Hebatnya, ajakan ini seringkali adalah dalam rangka menolak lupanya orang lain.
Misalnya ajakan untuk tidak lupa akan peristiwa penculikan para aktivis di masa reformasi terutama di tahun 1998, ajakan untuk tidak lupa masalah penyerbuan markas PDI 27 Juli 1996, pembunuhan alm. Munir tahun 2004, kasus Marsinah 1993, berbagai konflik agraria di bumi pertiwi ini, atau yang lebih dekat seperti kasus stadion Kanjuruhan tahun 2022 yang lalu, atau berbagai janji yang diucapkan saat kampanye oleh Pak Presiden, Gubernur, Bupati, Wakil Rakyat dan lain-lain.
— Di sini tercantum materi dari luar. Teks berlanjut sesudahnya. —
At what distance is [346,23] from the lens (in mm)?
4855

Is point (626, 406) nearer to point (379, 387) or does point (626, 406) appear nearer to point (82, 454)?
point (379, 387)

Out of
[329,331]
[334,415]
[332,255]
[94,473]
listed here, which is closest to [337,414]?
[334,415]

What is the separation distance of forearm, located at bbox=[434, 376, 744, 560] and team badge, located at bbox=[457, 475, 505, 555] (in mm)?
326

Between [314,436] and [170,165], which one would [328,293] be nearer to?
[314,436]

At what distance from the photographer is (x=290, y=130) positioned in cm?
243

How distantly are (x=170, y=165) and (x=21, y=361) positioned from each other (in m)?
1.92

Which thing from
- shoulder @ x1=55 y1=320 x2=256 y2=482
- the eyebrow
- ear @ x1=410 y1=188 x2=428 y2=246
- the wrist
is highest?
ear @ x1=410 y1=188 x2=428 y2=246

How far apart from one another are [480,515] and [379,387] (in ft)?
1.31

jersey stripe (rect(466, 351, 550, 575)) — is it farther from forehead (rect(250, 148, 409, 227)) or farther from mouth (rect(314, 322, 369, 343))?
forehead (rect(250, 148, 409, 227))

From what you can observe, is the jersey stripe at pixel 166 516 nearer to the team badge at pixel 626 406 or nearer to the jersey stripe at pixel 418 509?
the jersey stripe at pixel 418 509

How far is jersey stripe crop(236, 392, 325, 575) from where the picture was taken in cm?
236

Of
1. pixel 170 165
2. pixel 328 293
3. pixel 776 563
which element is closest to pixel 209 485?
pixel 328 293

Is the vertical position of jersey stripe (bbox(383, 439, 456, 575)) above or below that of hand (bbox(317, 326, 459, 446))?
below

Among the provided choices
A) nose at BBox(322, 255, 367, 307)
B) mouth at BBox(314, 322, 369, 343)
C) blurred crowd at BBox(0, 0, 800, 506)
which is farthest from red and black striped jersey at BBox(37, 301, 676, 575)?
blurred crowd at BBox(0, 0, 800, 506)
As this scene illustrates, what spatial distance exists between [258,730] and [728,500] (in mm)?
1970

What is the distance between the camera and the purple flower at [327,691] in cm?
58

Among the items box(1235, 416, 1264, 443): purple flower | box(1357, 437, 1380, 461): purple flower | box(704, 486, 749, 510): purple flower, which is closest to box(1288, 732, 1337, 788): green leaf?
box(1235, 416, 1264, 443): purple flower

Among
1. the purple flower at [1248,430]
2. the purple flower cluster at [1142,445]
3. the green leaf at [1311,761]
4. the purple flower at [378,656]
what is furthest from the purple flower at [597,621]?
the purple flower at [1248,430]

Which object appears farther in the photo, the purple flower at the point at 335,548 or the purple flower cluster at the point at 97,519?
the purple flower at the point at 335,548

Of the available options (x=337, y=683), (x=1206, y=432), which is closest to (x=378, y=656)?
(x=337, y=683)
Gerakan yang tidak mudah. Sama sekali tidak mudah. Apalagi yang coba dilawan atau ditolak adalah lupanya orang lain.
Alkisah, ada teman-teman yang setiap hari apa gitu kumpul bersama di depan sebuah istana agar yang di dalam istana tidak lupa. Bertahun-tahun kumpul-kumpul seperti itu dilakukan yang di dalam istana tidak kunjung ingat juga, masih tetap lupa juga.
Lalu bagaimana caranya melawan atau menolak lupa baik itu lupanya orang lain maupun diri sendiri?
Satu-satunya cara, bukanlah menolak atau melawan melainkan tidak lupa!
Bagaimana caranya supaya tidak lupa? Ada 2 tips jitu:
Pertama, tidak berjanji, tidak bikin resolusi.
Kalau kita tidak bikin janji, tidak bikin resolusi tentu tak ada yang perlu ditepati, apalagi perlu diingat.